How the Shock Therapy of ‘Abenomics’ Worked in Japan

Japan’s Prime Minister Shinzo Abe had a bold strategy: shock therapy for an economy that had been stagnant for 20 years and was overtaken by China as the world’s second-largest in 2010. Launched three years later, Abenomics, as the doctrine is known, departed from the piecemeal measures of previous leaders and antagonized powerful political constituencies. Abe told voters that the strong economic medicine was Japan’s last chance to remain a world power, framing his policies as a matter of national security. Progress was patchy at best, however, even before the hammer blow of the Covid-19 pandemic -- and Abe’s decision to step down after a record-setting eight-year run.

1. What is Abenomics?

The theory behind it was that unprecedented monetary easing and government spending would tackle deflation and buy time to implement much-needed structural reforms. Abe called it a “three-arrow” strategy, borrowing the image from a Japanese folktale that teaches that three sticks together are harder to break than one. The Bank of Japan played a big role. In addition to making massive purchases of government debt, it set itself a 2% target for inflation, a major shift. Rising prices encourage companies to invest and consumers to spend. Other fiscal policies included cutting the corporate tax rate and urging Japan’s state pension fund to buy riskier assets. Another key component — the Trans-Pacific Partnership trade agreement — was eventually signed despite the U.S. pulling out under President Donald Trump.

2. What was the background?

After Japan’s real estate and stock market bubble burst in the early 1990s, companies focused on cutting debt and shifting manufacturing overseas. Wages stagnated and consumers reined in spending. That led to two lost decades, with no nominal growth in the economy. Prices of goods such as fresh food and sake kept falling, creating deflation that sapped optimism. Japan’s devastating earthquake, tsunami and nuclear meltdown in 2011 didn’t help. The challenge of growing the economy with an aging population has vexed a series of prime ministers.

3. Did it work?

To some extent. The economy was growing for a few years, albeit modestly, and jobs were being created. Abe staved off deflation but the goal of spurring inflation remains elusive, especially now with the Covid-19 slump.
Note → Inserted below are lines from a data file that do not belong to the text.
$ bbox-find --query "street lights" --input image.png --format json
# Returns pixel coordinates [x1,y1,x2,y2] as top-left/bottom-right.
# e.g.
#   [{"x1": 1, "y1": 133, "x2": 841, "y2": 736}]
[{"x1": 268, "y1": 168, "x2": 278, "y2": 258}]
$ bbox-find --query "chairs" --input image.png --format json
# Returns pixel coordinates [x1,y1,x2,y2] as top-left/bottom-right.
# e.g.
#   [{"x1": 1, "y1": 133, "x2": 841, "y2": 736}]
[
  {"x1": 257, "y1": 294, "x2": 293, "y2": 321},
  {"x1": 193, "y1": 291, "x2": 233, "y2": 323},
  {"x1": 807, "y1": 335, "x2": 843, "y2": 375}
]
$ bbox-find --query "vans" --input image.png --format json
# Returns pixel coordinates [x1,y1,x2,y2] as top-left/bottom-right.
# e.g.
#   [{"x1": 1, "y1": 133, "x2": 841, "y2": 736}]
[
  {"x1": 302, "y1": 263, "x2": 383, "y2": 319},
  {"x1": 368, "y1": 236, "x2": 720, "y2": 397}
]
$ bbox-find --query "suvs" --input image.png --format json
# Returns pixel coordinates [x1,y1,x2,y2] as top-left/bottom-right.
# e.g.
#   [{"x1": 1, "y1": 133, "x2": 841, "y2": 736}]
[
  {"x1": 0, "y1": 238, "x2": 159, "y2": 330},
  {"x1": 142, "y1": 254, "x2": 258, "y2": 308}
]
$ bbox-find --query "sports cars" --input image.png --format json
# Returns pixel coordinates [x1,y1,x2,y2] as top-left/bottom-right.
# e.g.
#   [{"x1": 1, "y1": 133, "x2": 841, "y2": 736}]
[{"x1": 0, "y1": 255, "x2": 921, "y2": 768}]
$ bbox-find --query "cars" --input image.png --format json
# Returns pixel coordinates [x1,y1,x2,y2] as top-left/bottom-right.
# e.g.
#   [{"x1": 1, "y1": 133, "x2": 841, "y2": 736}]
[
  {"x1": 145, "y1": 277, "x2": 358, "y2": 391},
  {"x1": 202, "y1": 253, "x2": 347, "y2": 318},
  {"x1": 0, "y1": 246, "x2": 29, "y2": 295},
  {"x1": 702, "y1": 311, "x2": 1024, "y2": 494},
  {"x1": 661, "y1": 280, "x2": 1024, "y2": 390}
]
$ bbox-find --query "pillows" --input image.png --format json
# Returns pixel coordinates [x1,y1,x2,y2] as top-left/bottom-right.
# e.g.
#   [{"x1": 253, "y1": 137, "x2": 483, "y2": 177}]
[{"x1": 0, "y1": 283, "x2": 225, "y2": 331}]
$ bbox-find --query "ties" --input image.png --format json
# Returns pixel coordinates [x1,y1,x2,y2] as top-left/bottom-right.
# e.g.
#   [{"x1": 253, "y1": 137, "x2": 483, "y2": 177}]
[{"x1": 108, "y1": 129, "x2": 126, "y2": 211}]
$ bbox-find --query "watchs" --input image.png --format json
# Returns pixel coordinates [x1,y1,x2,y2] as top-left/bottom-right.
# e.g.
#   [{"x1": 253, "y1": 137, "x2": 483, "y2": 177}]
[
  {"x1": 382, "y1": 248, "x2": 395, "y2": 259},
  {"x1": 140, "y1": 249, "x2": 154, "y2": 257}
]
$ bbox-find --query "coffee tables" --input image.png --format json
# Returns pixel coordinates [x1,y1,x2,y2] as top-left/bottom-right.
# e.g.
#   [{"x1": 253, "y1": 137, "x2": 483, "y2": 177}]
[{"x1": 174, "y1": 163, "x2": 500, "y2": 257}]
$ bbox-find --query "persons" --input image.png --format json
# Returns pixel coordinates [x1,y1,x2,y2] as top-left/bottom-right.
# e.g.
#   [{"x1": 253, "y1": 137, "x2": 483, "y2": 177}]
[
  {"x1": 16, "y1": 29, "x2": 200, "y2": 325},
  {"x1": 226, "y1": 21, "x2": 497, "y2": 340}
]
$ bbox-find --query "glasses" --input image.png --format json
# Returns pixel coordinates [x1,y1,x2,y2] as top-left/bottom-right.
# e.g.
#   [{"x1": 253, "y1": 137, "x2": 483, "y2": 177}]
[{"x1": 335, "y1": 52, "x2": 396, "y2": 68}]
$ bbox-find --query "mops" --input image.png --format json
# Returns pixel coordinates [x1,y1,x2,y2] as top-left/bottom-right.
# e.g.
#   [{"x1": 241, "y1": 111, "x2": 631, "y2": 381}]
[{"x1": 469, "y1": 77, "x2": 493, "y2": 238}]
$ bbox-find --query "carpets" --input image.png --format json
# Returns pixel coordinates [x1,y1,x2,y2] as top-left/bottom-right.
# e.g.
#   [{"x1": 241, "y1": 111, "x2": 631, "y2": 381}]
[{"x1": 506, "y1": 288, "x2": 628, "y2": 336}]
The Bank of Japan, which introduced negative interest rates in early 2016 to encourage spending, hasn’t gotten very close to its 2% target, if you exclude the impact of a sales-tax hike that took effect in 2014. (Inflation briefly touched the halfway mark of 1% in 2018 before dropping off.) Meanwhile, some have complained that years of aggressive monetary stimulus were hurting parts of the economy: robbing savers of returns, crushing banks’ profit margins and keeping unproductive companies alive by cheap credit. Proponents of Abenomics see the Bank of Japan’s mammoth purchases of government debt as the only way to shake off deflation and avoid more stagnation. But Abe told lawmakers in July 2019 that his real economic goal was achieving full employment, not 2% price growth. And anyway, the rest of the world is now mirroring Japan’s strategy of super-loose fiscal and monetary policy.

4. And now?

Policy makers were expecting the economy to rebound this year following another sales tax hike on Oct. 1, 2019. But that was before the pandemic erupted. Now, after three straight quarters of contraction -- including the worst on record -- the economy has shrunk back to its size after the 2011 disasters. Still, Japan’s bond yields remain among the lowest of any developed nation, indicating investor confidence. Few are anticipating drastic changes from the next Japanese prime minister, given the lack of open dissent in the ruling Liberal Democratic Party. Still to do: Abe had been trying to promote more women into the workforce and enforce a new corporate governance code that promotes boardroom transparency. These are areas where there are tough vested interests — including farmers, drugmakers and utilities.

The Reference Shelf

  • QuickTakes on Japan’s elusive 2% inflation target, the sales tax increases, its feud with South Korea and the trade talks with the U.S.
  • Bloomberg Opinion’s Daniel Moss assesses eight years of Abe’s leadership.
  • Bloomberg Graphics on Japan’s aging and shrinking population.

©2020 Bloomberg L.P.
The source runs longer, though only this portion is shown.